What is being asked ▸ Please pick out every line of the listing below that contains the word "apart", and copy each one.

Scene question listing ▸

####

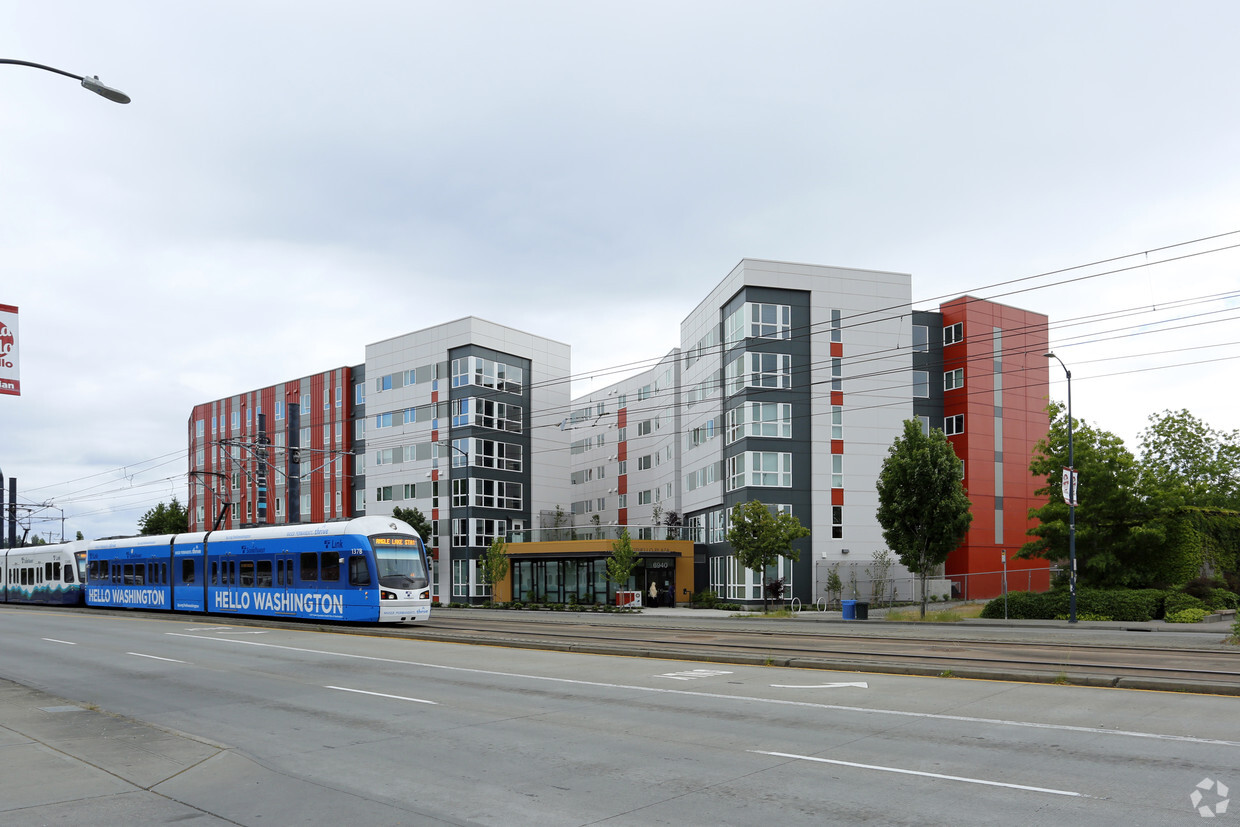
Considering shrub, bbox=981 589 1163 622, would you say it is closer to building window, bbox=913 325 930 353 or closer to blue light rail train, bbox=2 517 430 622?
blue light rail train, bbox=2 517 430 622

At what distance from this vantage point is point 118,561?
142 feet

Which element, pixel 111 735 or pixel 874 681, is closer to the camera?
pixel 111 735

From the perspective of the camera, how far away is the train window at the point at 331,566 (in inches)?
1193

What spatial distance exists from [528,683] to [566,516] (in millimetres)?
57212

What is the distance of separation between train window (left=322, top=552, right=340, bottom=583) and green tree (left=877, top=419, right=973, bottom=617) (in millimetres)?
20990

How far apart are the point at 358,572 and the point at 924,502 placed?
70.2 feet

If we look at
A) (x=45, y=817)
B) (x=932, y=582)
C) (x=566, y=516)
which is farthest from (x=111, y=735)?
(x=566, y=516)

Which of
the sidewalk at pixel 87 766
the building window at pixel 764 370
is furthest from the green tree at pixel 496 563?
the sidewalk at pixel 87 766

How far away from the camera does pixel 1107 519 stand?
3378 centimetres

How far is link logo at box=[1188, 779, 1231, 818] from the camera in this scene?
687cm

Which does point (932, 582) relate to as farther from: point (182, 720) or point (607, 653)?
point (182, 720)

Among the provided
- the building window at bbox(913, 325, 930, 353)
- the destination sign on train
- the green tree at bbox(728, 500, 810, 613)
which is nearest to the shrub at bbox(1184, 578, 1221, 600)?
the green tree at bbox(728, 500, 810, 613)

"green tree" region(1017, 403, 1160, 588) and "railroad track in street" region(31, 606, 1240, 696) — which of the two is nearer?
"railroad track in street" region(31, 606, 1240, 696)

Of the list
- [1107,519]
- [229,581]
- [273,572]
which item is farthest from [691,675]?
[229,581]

####

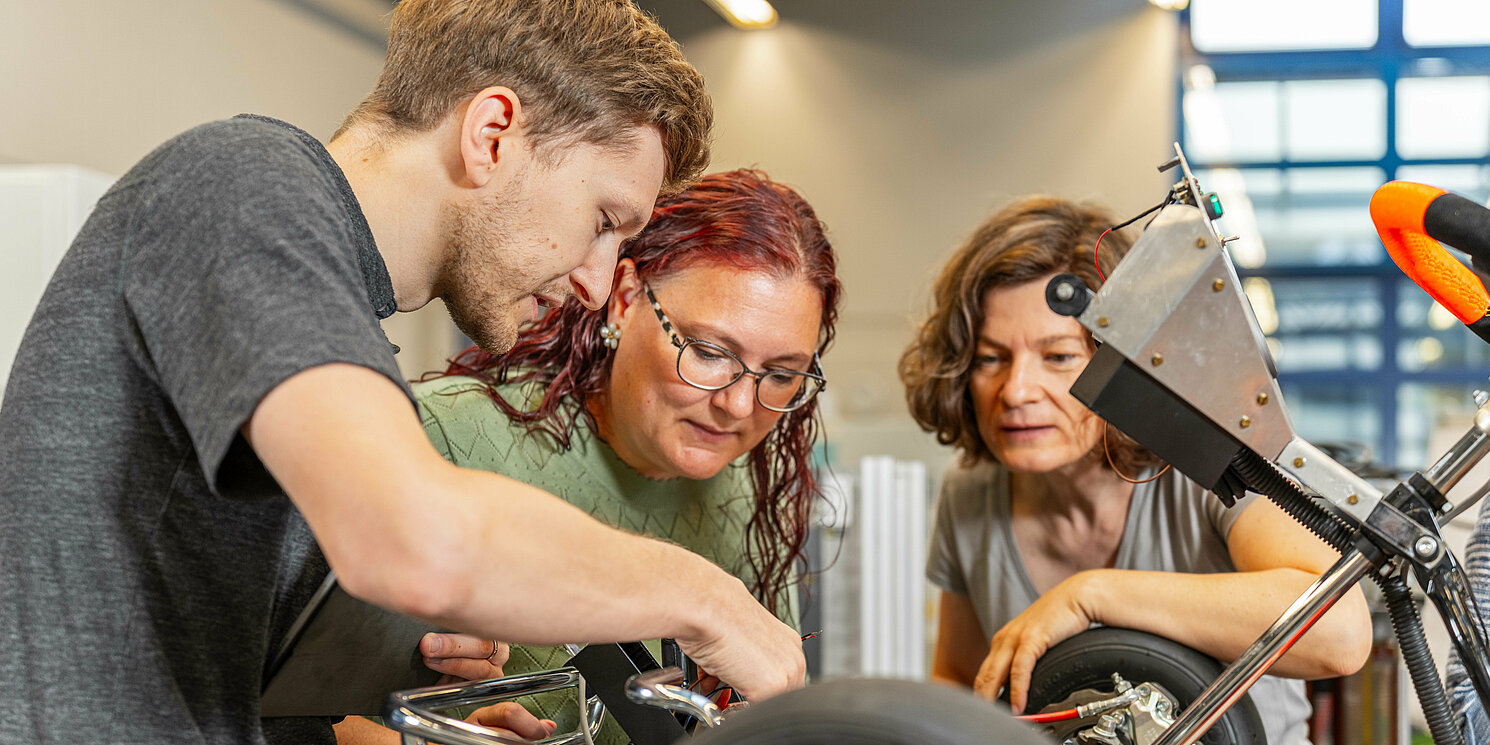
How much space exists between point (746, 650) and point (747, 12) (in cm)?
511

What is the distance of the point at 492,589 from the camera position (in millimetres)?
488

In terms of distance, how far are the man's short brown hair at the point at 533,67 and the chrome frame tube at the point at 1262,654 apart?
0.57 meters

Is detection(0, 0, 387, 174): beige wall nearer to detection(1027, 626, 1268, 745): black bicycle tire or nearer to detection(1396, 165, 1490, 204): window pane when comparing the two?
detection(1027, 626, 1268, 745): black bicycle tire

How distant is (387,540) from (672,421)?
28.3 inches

####

Result for this exercise ▸
How far apart are the point at 358,572 and the point at 924,502 placed?
In terms of distance, how far are the man's short brown hair at the point at 533,67 and the chrome frame tube at the point at 1262,654 apart?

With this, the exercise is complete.